- _Written exercise_: Return the line containing "How large a" and all lines after it exactly; stop at the end of the material.

Spatial reasoning records:

::::::

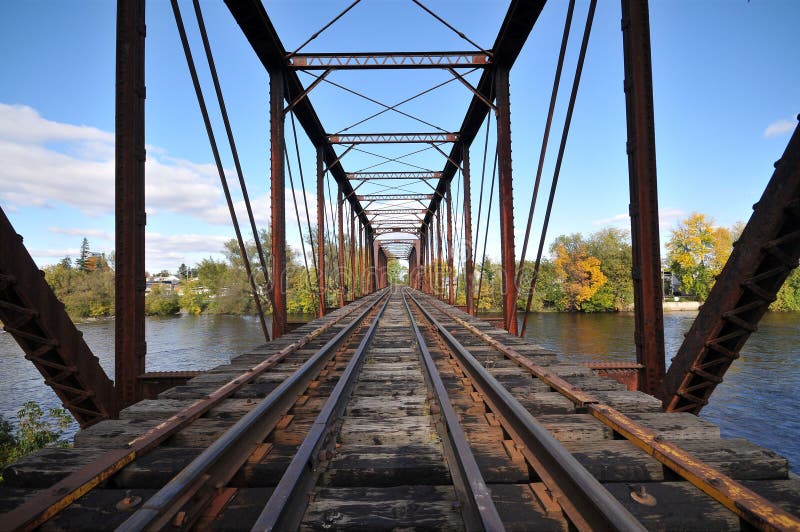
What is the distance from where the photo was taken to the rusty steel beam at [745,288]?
262 cm

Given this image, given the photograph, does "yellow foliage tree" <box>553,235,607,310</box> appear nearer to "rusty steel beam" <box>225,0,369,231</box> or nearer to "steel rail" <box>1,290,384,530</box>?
"rusty steel beam" <box>225,0,369,231</box>

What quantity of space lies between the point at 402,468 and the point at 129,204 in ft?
12.6

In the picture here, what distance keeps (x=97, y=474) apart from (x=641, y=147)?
4984 mm

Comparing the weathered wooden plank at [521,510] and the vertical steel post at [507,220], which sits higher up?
the vertical steel post at [507,220]

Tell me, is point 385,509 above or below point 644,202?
below

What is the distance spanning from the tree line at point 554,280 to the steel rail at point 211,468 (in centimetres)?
4095

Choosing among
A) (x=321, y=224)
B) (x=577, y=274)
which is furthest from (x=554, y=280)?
(x=321, y=224)

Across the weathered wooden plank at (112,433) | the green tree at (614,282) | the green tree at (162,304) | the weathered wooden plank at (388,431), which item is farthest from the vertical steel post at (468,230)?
the green tree at (162,304)

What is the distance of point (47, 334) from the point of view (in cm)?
317

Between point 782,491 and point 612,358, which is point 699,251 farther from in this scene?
point 782,491

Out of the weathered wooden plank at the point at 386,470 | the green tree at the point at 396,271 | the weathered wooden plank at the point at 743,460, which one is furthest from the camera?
the green tree at the point at 396,271

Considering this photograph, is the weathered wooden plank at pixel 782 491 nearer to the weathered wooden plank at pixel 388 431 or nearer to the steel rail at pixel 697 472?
the steel rail at pixel 697 472

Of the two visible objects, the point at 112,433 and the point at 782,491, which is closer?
the point at 782,491

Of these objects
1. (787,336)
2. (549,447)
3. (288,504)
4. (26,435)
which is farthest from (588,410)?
(787,336)
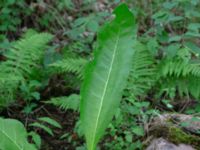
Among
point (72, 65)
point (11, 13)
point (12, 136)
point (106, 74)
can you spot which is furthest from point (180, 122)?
point (11, 13)

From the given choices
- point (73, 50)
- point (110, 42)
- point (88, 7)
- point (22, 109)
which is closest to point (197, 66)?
point (73, 50)

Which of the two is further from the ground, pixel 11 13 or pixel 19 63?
A: pixel 11 13

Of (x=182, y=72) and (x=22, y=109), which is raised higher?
(x=182, y=72)

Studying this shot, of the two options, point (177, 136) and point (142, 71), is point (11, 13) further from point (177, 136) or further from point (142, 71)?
point (177, 136)

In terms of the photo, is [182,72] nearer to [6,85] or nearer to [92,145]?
[6,85]

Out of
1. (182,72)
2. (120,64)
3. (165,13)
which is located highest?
(165,13)

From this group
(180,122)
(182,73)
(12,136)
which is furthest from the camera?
(182,73)

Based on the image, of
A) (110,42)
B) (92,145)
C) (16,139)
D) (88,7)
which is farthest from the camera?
(88,7)

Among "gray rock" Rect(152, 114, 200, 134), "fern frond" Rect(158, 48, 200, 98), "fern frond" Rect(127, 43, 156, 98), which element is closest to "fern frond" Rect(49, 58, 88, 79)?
"fern frond" Rect(127, 43, 156, 98)
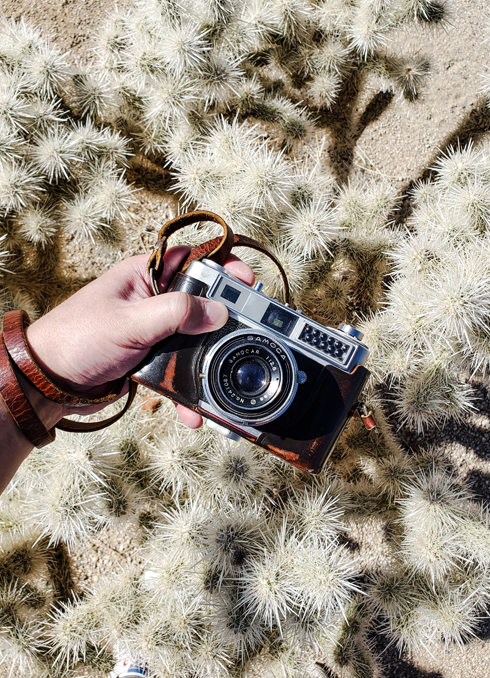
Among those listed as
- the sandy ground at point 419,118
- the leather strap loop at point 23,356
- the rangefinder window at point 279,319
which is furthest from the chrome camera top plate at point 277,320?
the sandy ground at point 419,118

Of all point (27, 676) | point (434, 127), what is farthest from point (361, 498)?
point (434, 127)

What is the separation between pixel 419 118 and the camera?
85.4 inches

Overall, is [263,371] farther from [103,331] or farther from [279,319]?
[103,331]

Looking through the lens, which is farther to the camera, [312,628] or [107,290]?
[312,628]

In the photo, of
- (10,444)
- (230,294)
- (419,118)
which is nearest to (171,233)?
(230,294)

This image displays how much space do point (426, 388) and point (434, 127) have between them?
138 centimetres

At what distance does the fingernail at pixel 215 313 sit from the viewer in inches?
46.7

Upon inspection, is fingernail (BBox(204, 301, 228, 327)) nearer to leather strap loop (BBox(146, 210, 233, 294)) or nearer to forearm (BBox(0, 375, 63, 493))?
leather strap loop (BBox(146, 210, 233, 294))

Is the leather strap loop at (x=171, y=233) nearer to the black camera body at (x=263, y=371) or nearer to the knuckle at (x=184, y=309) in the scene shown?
the black camera body at (x=263, y=371)

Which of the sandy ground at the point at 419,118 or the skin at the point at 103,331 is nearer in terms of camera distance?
the skin at the point at 103,331

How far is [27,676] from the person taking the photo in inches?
70.7

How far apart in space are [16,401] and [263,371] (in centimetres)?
68

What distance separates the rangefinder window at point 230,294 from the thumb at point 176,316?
40 millimetres

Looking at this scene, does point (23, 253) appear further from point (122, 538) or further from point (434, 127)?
point (434, 127)
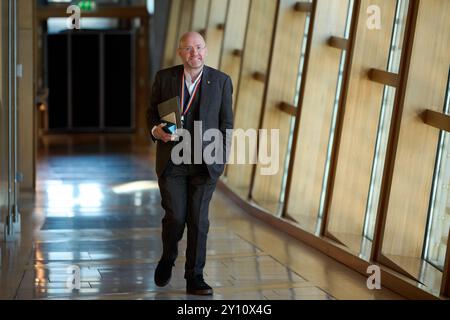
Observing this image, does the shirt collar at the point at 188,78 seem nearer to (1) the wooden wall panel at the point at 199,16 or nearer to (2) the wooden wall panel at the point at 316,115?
(2) the wooden wall panel at the point at 316,115

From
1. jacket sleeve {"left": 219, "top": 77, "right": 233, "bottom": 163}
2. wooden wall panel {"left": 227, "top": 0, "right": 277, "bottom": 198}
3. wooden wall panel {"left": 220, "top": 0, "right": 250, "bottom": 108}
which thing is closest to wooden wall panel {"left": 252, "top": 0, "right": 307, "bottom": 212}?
wooden wall panel {"left": 227, "top": 0, "right": 277, "bottom": 198}

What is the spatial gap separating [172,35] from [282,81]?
839 centimetres

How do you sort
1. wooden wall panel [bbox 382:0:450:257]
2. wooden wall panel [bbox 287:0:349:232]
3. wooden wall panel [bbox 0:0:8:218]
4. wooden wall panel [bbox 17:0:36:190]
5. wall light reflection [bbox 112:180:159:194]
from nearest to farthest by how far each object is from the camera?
1. wooden wall panel [bbox 382:0:450:257]
2. wooden wall panel [bbox 0:0:8:218]
3. wooden wall panel [bbox 287:0:349:232]
4. wooden wall panel [bbox 17:0:36:190]
5. wall light reflection [bbox 112:180:159:194]

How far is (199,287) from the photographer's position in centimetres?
557

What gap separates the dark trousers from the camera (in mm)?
5418

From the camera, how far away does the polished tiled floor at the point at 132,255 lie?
5789 millimetres

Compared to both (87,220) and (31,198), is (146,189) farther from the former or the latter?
(87,220)

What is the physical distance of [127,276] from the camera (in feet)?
20.4

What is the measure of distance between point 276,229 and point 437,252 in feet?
7.98

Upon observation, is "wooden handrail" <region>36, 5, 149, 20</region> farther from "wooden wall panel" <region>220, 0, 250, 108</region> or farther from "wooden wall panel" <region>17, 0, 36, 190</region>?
"wooden wall panel" <region>17, 0, 36, 190</region>

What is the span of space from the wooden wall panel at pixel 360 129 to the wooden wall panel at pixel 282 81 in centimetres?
171

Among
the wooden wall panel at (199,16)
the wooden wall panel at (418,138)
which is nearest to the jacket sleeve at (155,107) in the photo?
the wooden wall panel at (418,138)

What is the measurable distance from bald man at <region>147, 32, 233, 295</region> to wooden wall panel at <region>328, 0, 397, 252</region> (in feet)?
5.91
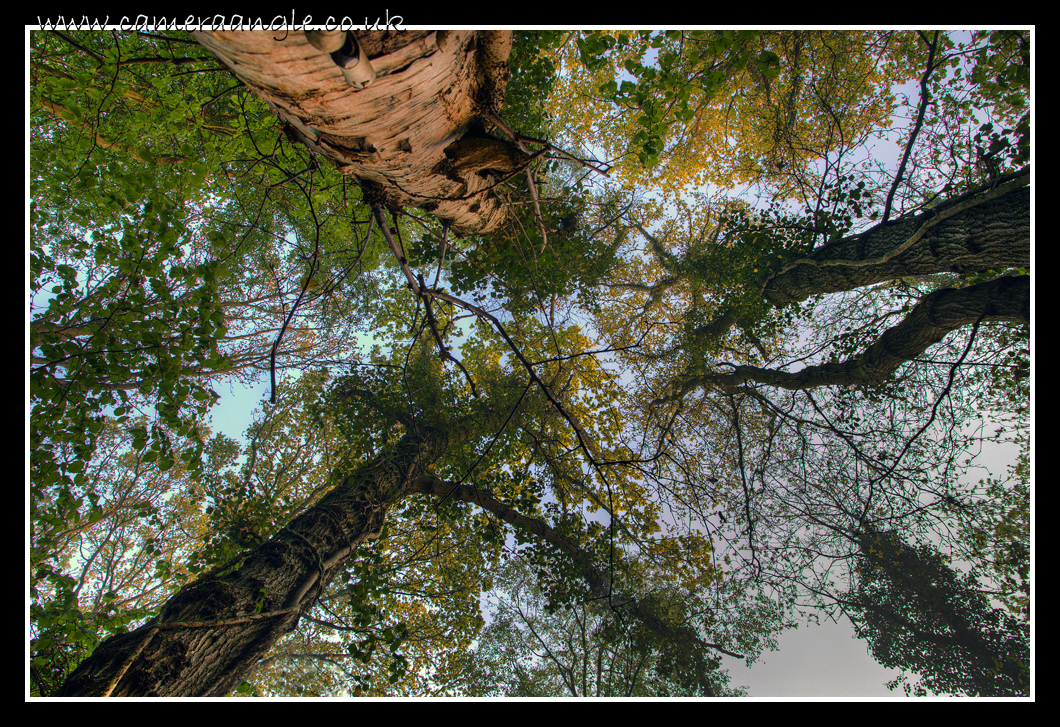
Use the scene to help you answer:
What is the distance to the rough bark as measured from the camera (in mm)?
3963

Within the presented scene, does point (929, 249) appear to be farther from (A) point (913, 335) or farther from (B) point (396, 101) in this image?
(B) point (396, 101)

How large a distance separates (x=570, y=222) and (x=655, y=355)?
10.8 ft

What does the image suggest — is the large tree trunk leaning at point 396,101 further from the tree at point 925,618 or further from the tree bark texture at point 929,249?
the tree at point 925,618

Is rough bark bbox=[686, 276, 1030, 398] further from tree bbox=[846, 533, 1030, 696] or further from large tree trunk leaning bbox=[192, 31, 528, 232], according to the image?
large tree trunk leaning bbox=[192, 31, 528, 232]

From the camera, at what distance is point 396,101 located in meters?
1.57

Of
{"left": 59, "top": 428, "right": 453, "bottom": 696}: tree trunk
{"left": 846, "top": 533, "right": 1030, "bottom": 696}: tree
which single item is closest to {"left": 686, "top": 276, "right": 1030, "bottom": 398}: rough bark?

::::::

- _Reply to the task_:
How large a distance separates (x=570, y=222) and (x=655, y=355)?
10.8 ft

What does the image suggest — is the large tree trunk leaning at point 396,101 further from the tree at point 925,618 or further from the tree bark texture at point 929,249?
the tree at point 925,618

Is rough bark bbox=[686, 276, 1030, 398] further from tree bbox=[846, 533, 1030, 696] or further from large tree trunk leaning bbox=[192, 31, 528, 232], according to the image?
large tree trunk leaning bbox=[192, 31, 528, 232]

From the camera, at what distance is point 396,101 located in meters?
1.57

Of
{"left": 59, "top": 428, "right": 453, "bottom": 696}: tree trunk
{"left": 846, "top": 533, "right": 1030, "bottom": 696}: tree
which single item is closest to {"left": 686, "top": 276, "right": 1030, "bottom": 398}: rough bark?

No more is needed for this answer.